Pourquoi choisir le verbe choisir ? Parce qu’il se tient là, toujours entre deux. Entre le presque et le jamais. Entre le peut-être et les certitudes. Entre la volonté et les doutes. Il est là, attendant une réponse. Vibrant d’une promesse sans contour. Parce qu’il semble toujours ouvrir une porte vers un ailleurs. Si je choisis d’ouvrir celle-ci, elle va m’emmener dans un endroit qui va me plaire. Si je choisis d’ouvrir celle-là, elle m’emportera dans un autre lieu, qui, certainement, me fera avoir des regrets. Oui, c’est ça, choisir, c’est hésiter entre les remords et les regrets. C’est un verbe qui ne fait jamais de bruit. Il met toujours les patins sur le parquet de nos pensées avant qu’elles ne se transforment en éventuelles décisions. C’est un verbe silencieux. De fausses actions. Une vue de l’esprit.

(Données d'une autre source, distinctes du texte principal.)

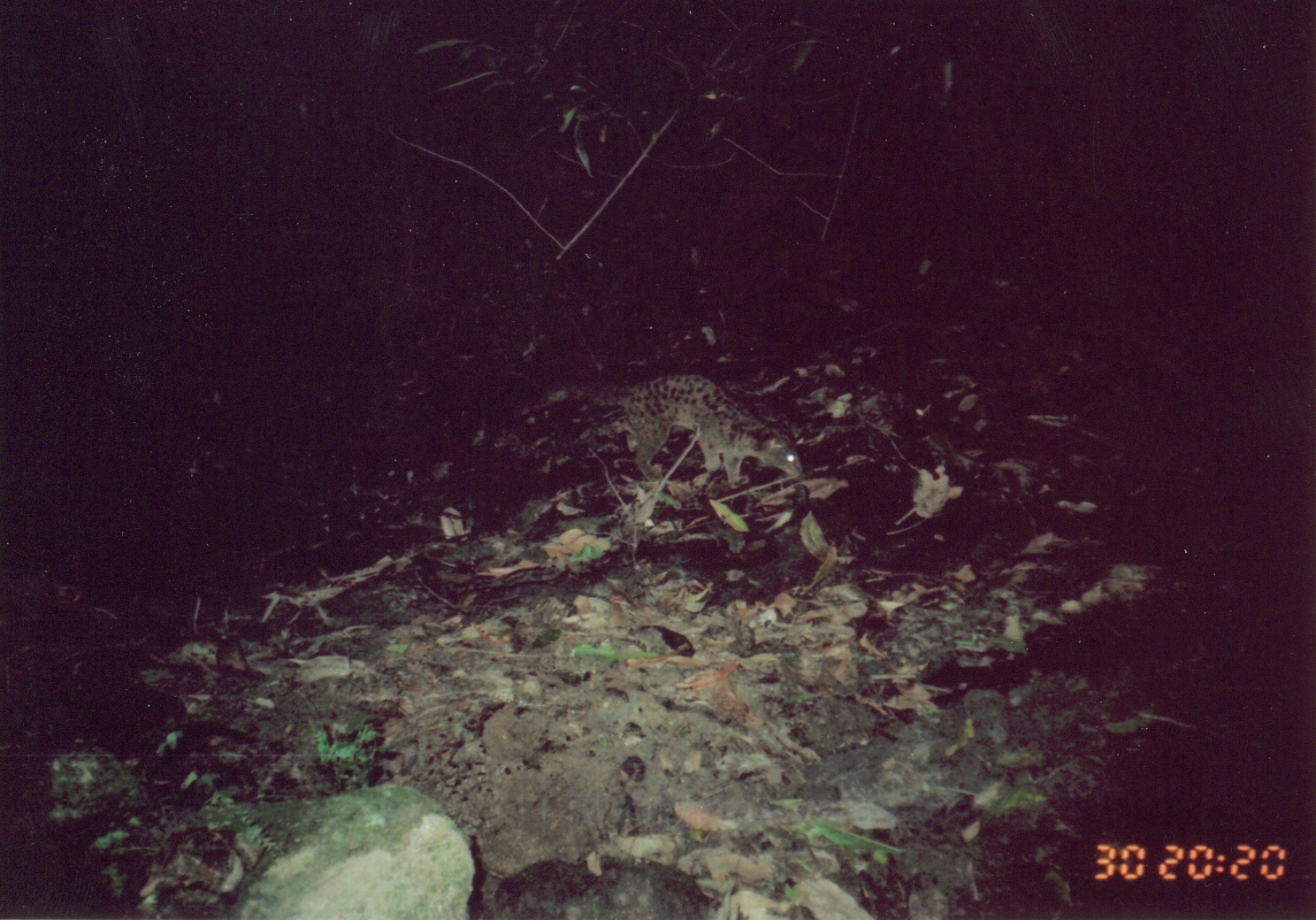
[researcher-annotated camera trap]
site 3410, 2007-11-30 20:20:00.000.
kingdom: Animalia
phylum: Chordata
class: Mammalia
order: Carnivora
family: Nandiniidae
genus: Nandinia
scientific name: Nandinia binotata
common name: african palm-civet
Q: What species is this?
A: Nandinia binotata (african palm-civet).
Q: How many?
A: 1.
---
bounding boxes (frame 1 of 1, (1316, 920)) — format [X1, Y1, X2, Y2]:
nandinia binotata: [496, 366, 806, 493]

On peut croire qu’il désigne quelque chose mais si ça se trouve, avant même qu’on en ait terminé la formulation, il s’effiloche car arrivent alors les doutes rétroactifs et avec eux… Choisir, c’est un verbe dans la tête mais c’est aussi un verbe dans les mains. Et c’est un verbe qui tremble car il se peut qu’il y ait une envie de penser à autre chose lors de la décision au bord d’être finale. Choisir peut aussi apporter son lot de choses inachevées : des phrases, des idées ou des actes. Il peut participer à la procrastination. C’est un verbe de reflets : ceux de choses jamais tout à fait accomplies. Si c’était un verbe saisonnier, il serait de la fin de l’automne et du début de l’hiver car c’est mot de brouillard. Un mot dans lequel parfois, on est dans les vapes. Un verbe plein de buée. Qui flotte. Se disperse. Jusqu’au…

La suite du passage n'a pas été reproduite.